Many legal experts, even those once skeptical of Biden’s authority, have concluded that he can order at least some loan forgiveness. But the scope of his power — and where he derives it — remains under debate.
A provision of the Higher Education Act gives the secretary of Education authority to “compromise, waive or release the department’s claims against student borrowers.”
A 2003 law also arguably gives Biden the power to order the Education secretary to forgive federal student loan debt during emergencies, such as the Covid-19 pandemic, said Luke Herrine, an incoming assistant professor of law at the University of Alabama, and Jonathan Glater, a law professor at the University of California, Berkeley.
But Mark Kantrowitz, a financial aid expert, said using either of those two laws to create a broad new forgiveness program — even in a targeted way — would be easily challenged in court.

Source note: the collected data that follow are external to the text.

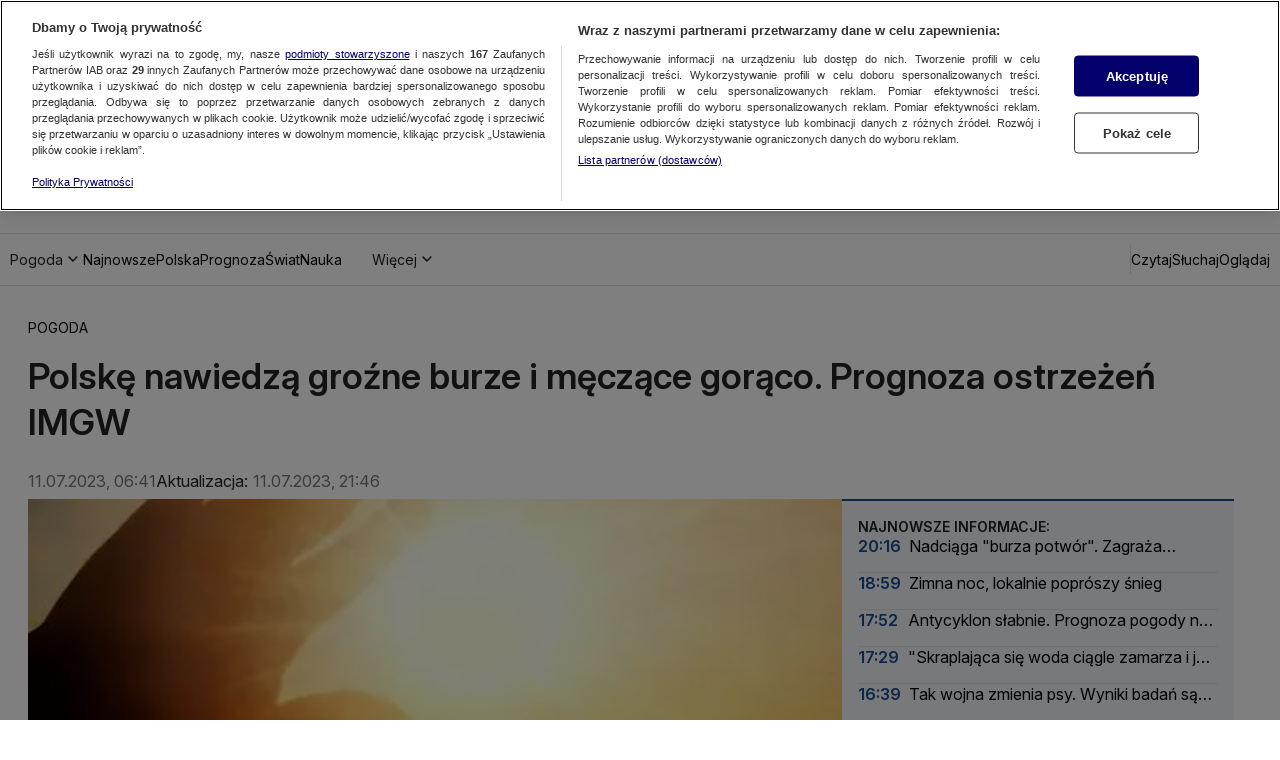

--- FILE ---
content_type: application/javascript; charset=UTF-8
request_url: https://tvn24.pl/_i/assets/chunks/AuthenticationLogoutEvent.client.09a04b47.js
body_size: 21
content:
var p=Object.defineProperty;var d=(E,s,a)=>s in E?p(E,s,{enumerable:!0,configurable:!0,writable:!0,value:a}):E[s]=a;var c=(E,s,a)=>(d(E,typeof s!="symbol"?s+"":s,a),a);import{a as e}from"./Authentication.consts.b305e836.js";const r=class r extends Event{constructor(){super(r.EVENT_NAME)}};c(r,"EVENT_NAME",e);let N=r;const M=()=>{dispatchEvent(new N)};export{N as A,M as d};


--- FILE ---
content_type: application/javascript; charset=UTF-8
request_url: https://tvn24.pl/_i/assets/PlaylistItems.external.d3a6d309.js
body_size: 3206
content:
var h=Object.defineProperty;var a=(n,l,t)=>l in n?h(n,l,{enumerable:!0,configurable:!0,writable:!0,value:t}):n[l]=t;var o=(n,l,t)=>(a(n,typeof l!="symbol"?l+"":l,t),t);import{PlaylistItemsItemClick as d}from"./PlaylistItemsItemCheck.external.a207df36.js";class p extends HTMLElement{constructor(){super();o(this,"VISIBLE_ITEMS",2);o(this,"scrollIndex",0);o(this,"videos",[]);o(this,"activeId");this.getProp("manualInit")||this.init()}init(){if(!this.playlistItems.length)return;const[t]=this.playlistItems,[i]=this.playlistItems.slice(-1),r=new IntersectionObserver(e=>{e.forEach(s=>{s.target===t&&(s.isIntersecting?this.disablePrevButton():this.enablePrevButton()),s.target===i&&(s.isIntersecting?this.disableNextButton():this.enableNextButton())})},{root:this.playlistItemsContainer,threshold:.9});r.observe(t),r.observe(i),this.playlistItemsContainer.addEventListener("click",e=>{let s=e.target;for(;s;){const c=this.playlistItems.indexOf(s);c!==-1&&this.activate(c),s=s.parentElement}}),this.prevButton.addEventListener("click",()=>{this.scrollToItem(this.scrollIndex<this.VISIBLE_ITEMS?0:this.scrollIndex-this.VISIBLE_ITEMS)}),this.nextButton.addEventListener("click",()=>{const e=this.playlistItems.length;this.scrollToItem(this.scrollIndex===e-1?e:this.scrollIndex+this.VISIBLE_ITEMS)}),this.activate(0)}addEventListener(t,i,r){super.addEventListener(t,i,r)}setVideos(t){Array.isArray(t)&&(this.videos=t)}setActive(t){this.activeId=t,this.scrollToItem(t),this.playlistItems.forEach((e,s)=>{s===t?e.children[0].classList.add(this.getProp("itemActive")):e.children[0].classList.remove(this.getProp("itemActive"))});const{source:i,title:r}=this.videos[t]??{};if(i?(this.playlist.classList.add(this.getProp("sourceActive")),this.source.innerText=`Źródło: ${i}`):this.playlist.classList.remove(this.getProp("sourceActive")),this.condensedTitle&&r){const e=document.createElement("expandable-text");e.setAttribute("button-text","Więcej"),e.innerHTML=r,this.condensedTitle.firstChild&&this.condensedTitle.removeChild(this.condensedTitle.firstChild),this.condensedTitle.appendChild(e)}}activate(t){this.isPlayingNow(t)||(this.activeId=t,this.setActive(t),(async()=>(await window.yieldToMain(),this.dispatchEvent(new d(t))))())}isPlayingNow(t){return this.activeId===t}scrollToItem(t){var i;(i=this.playlistItemsContainer)==null||i.scroll({left:this.playlistItems[t].offsetLeft-24,behavior:"smooth"}),this.scrollIndex=t}getActive(){for(let t=0;t<=this.playlistItems.length;t++)if(this.playlistItems[t].children[0].classList.contains(this.getProp("itemActive")))return t;return 0}enablePrevButton(){this.playlist.classList.add(this.getProp("prevButtonActive"))}disablePrevButton(){this.playlist.classList.remove(this.getProp("prevButtonActive"))}enableNextButton(){this.playlist.classList.add(this.getProp("nextButtonActive"))}disableNextButton(){this.playlist.classList.remove(this.getProp("nextButtonActive"))}get playlist(){return this.children[0]}get playlistItems(){return Array.from(this.querySelectorAll(`.${this.getProp("item")}`))}get playlistItemsContainer(){return this.playlist.querySelector(`.${this.getProp("itemsContainer")}`)}get prevButton(){return this.querySelector(`.${this.getProp("prevButton")}`)}get nextButton(){return this.querySelector(`.${this.getProp("nextButton")}`)}get source(){return this.querySelector(`.${this.getProp("source")}`)}get condensedTitle(){return this.querySelector(`.${this.getProp("condensedTitle")}`)}getProp(t){return this.getAttribute(t)}}customElements.define("playlist-items",p);export{p as PlaylistItems};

Biden instead could modify existing repayment plans by decreasing the current forgiveness period, now usually 20 or 25 years, and changing income caps, Kantrowitz said, likely avoiding a legal challenge.
It’s unclear who would have standing to sue over a forgiveness program, though plaintiffs might include members of Congress or loan servicing companies that hold federal contracts and risk a financial loss.
Progressives say there’s precedent for a forgiveness program, as both the Trump and Biden administrations paused repayments on student loans and interest accrual during the pandemic. Biden has yet to allow payments to resume, and has already canceled $18.5 billion in student loans, including more than $5.8 billion for borrowers with severe disabilities.
“It’s clear they have the power; they’ve been using it,” Warren said last week.